It was an ordinary save, but one Connor Ingram might remember forever.
The Edmonton Oilers were hosting the Vegas Golden Knights on Dec. 21 at Rogers Place, and Ingram was playing in his first NHL game in nearly 10 months. At times, Ingram, 28, had wondered if he’d ever enter a crease at this level again, especially after his second stint in the NHL/NHLPA player assistance program. He spent several months in the spring undergoing therapy after the loss of his mother, Joni, in December 2024. Then he was put on waivers by the Utah Mammoth in September and dealt to Edmonton in December, his career still flux.
But here Ingram was, back in net, under siege on a Vegas power play.
A pass came across to Knights forward Pavel Dorofeyev, and Ingram caught his left post, bumped back out a little bit and made a shoulder save.
On the next whistle, Ingram sat back in his net, put his head down and took a deep breath.
“Holy s—, Connor,” he remembers thinking. “You can still do this. Let’s go. Let’s go.
“This is still the same that it’s always been. Let’s go play hockey.”
Ingram certainly didn’t expect his next shot to be with the two-time-defending Western Conference champions, Connor McDavid and company. But he’s been enjoying the ride — and doing his part, with a 6-3-1 record, .905 save percentage and 2.46 goals-against average heading into Saturday’s game against the Minnesota Wild, allowing three or fewer goals in 10 of his 11 starts while splitting the net with Tristan Jarry. Ingram is living out of a downtown hotel.
His wife, Sarah, is bouncing between their place in Bakersfield, Calif. (where Edmonton’s AHL team is), juggling their two dogs.
Sarah and Connor Ingram with one of their dogs. (Photo courtesy of Connor Ingram)
Nothing was ever promised, so everything is appreciated.

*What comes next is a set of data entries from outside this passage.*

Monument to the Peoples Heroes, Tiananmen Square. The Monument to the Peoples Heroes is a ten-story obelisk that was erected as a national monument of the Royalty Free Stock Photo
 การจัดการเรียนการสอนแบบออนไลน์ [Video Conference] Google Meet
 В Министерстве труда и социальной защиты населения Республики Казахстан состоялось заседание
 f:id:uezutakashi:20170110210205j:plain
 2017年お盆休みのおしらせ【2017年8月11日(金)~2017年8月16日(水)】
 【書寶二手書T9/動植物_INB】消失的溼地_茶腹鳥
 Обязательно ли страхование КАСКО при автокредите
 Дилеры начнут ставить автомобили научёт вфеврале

“It’s been pretty wild,” he says. “For a long time there, I think people around me believed in me more than I did. Now it’s trying to get back to that — that belief that you can still do this, and this is why you do it, and this is how you do it. So let’s get the job done.”
Ingram has a photo on his phone from a game in Chicago on Feb. 25, his last one with the Mammoth.
“Knowing that might be it,” Ingram says.
The goaltender entered the NHL/NHLPA player assistance program not long after, hoping it would help him cope with the death of his mother the previous fall. He had been white-knuckling it for too long.
Ingram didn’t play that night in Chicago. He had given up four goals in a loss in Los Angeles two games earlier. But the image shows him walking off the ice at the United Center, handing his stick to a fan holding an Arizona Coyotes flag.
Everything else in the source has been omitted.